Given problem >> Copy out the material below word for word, starting at the line that contains "In the frame" and ending at the line that contains "the light bulb inside shade at (45,16) →", both lines included. Leave the pictures out.

[start of Input data]

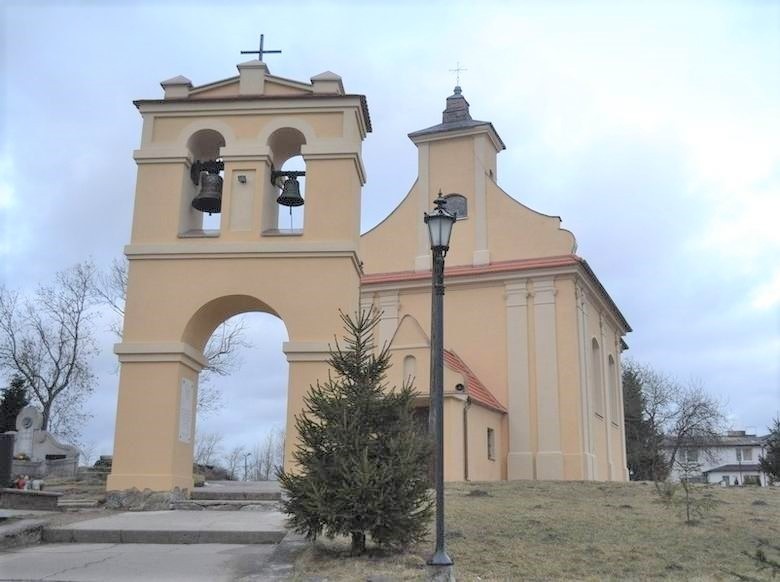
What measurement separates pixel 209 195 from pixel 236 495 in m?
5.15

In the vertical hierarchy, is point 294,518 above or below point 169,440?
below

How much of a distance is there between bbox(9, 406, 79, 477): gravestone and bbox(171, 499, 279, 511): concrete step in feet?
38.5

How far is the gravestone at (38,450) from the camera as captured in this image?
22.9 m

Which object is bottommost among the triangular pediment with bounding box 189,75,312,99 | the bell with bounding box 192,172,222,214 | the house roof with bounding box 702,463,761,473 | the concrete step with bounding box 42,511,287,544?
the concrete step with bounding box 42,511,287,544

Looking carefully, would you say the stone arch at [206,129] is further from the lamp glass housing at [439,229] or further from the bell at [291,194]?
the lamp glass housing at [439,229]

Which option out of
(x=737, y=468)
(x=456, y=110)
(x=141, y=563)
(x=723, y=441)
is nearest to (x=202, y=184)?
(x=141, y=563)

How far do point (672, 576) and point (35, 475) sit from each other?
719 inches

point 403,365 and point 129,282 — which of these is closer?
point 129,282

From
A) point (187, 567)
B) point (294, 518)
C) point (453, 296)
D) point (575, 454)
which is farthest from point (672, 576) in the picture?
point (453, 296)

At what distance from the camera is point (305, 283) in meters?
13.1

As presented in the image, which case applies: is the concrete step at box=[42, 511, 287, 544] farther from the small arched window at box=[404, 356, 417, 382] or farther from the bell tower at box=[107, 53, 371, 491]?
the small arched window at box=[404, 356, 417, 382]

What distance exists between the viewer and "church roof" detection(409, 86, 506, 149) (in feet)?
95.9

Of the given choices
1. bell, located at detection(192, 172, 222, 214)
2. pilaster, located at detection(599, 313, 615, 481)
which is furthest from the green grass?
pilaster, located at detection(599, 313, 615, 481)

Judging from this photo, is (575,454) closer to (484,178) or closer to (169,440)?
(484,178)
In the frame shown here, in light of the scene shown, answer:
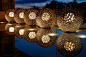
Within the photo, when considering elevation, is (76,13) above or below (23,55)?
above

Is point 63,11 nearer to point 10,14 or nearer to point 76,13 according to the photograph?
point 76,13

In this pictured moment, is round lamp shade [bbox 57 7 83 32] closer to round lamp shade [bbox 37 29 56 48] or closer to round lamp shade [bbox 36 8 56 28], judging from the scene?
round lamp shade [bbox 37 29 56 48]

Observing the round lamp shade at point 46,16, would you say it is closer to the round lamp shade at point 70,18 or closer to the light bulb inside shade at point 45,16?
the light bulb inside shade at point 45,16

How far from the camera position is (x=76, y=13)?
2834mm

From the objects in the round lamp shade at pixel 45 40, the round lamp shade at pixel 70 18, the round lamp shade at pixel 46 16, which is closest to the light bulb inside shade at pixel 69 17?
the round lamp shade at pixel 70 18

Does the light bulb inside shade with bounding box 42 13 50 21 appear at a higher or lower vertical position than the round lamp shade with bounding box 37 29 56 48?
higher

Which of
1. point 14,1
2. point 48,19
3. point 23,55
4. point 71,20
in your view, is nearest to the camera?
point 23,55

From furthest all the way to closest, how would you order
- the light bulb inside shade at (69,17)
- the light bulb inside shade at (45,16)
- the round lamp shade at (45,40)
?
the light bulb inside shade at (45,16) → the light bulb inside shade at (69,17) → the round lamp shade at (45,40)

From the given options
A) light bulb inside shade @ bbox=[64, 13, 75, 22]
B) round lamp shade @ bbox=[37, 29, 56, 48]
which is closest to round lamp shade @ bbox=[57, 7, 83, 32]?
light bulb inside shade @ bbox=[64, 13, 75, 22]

[end of Input data]
[start of Input data]

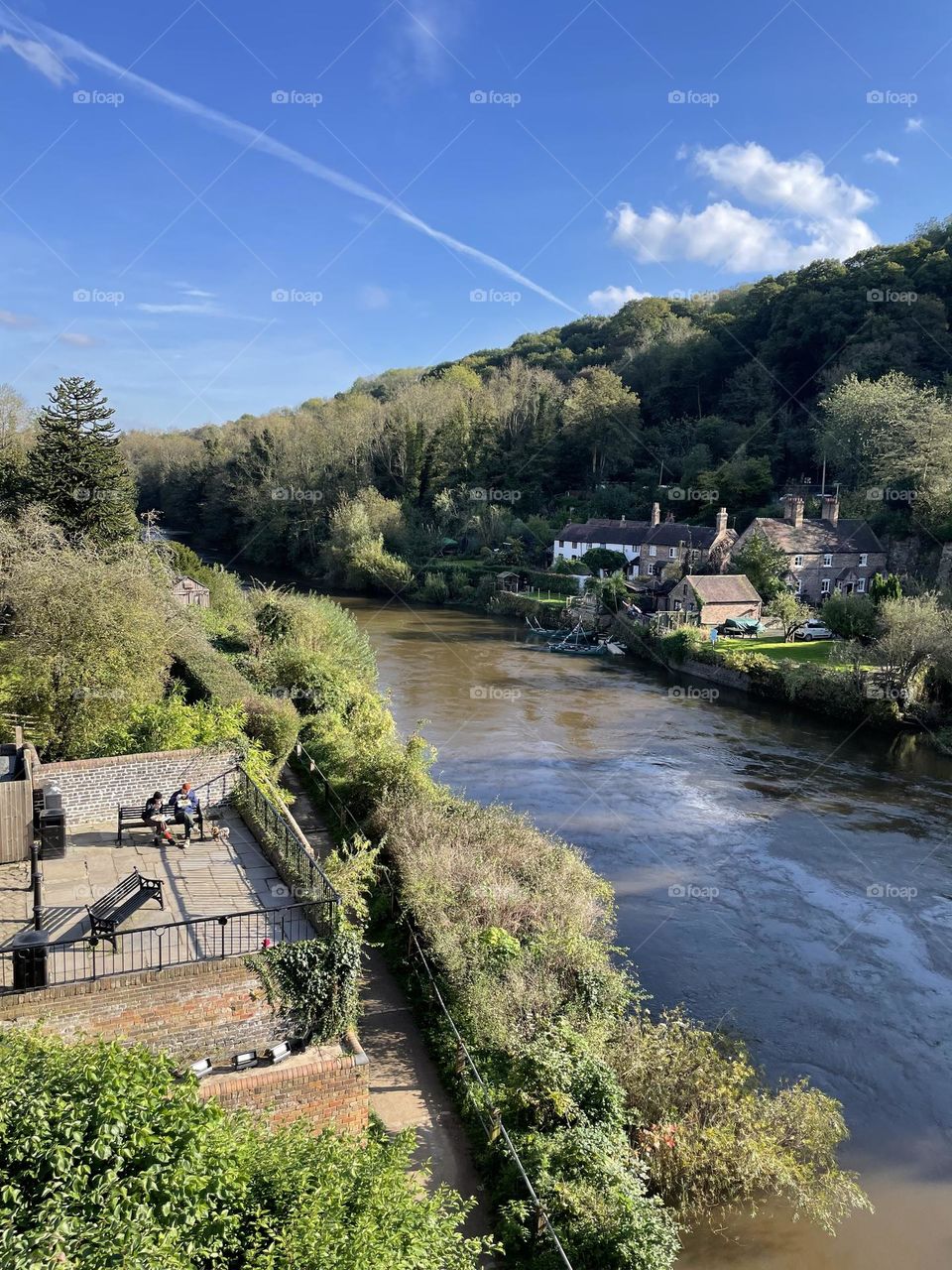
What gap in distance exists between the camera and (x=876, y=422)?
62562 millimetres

[end of Input data]

Solution for this exercise >>
In the frame shown here, in light of the scene shown, answer:
Within the photo, when considering elevation, is (76,13) above or below (23,55)?
above

Is point 63,11 nearer to point 10,14 or nearer to point 76,13 according to the photograph?
point 76,13

In this pictured moment, is round lamp shade [bbox 57 7 83 32] closer to round lamp shade [bbox 37 29 56 48] or closer to round lamp shade [bbox 36 8 56 28], judging from the scene?
round lamp shade [bbox 37 29 56 48]

Observing the round lamp shade at point 46,16, would you say it is closer to the round lamp shade at point 70,18 or closer to the light bulb inside shade at point 45,16?
the light bulb inside shade at point 45,16

How far from the camera position is (x=76, y=13)?
2834mm

From the objects in the round lamp shade at pixel 45 40, the round lamp shade at pixel 70 18, the round lamp shade at pixel 46 16, which is closest to the light bulb inside shade at pixel 69 17?
the round lamp shade at pixel 70 18

Does the light bulb inside shade with bounding box 42 13 50 21 appear at a higher or lower vertical position than the round lamp shade with bounding box 37 29 56 48?
higher

Which of
1. point 14,1
2. point 48,19
3. point 23,55
4. point 71,20
in your view, is nearest to the camera?
point 23,55

From furthest all the way to closest, how would you order
- the light bulb inside shade at (69,17)
- the light bulb inside shade at (45,16)
- the round lamp shade at (45,40)
?
the light bulb inside shade at (45,16) → the light bulb inside shade at (69,17) → the round lamp shade at (45,40)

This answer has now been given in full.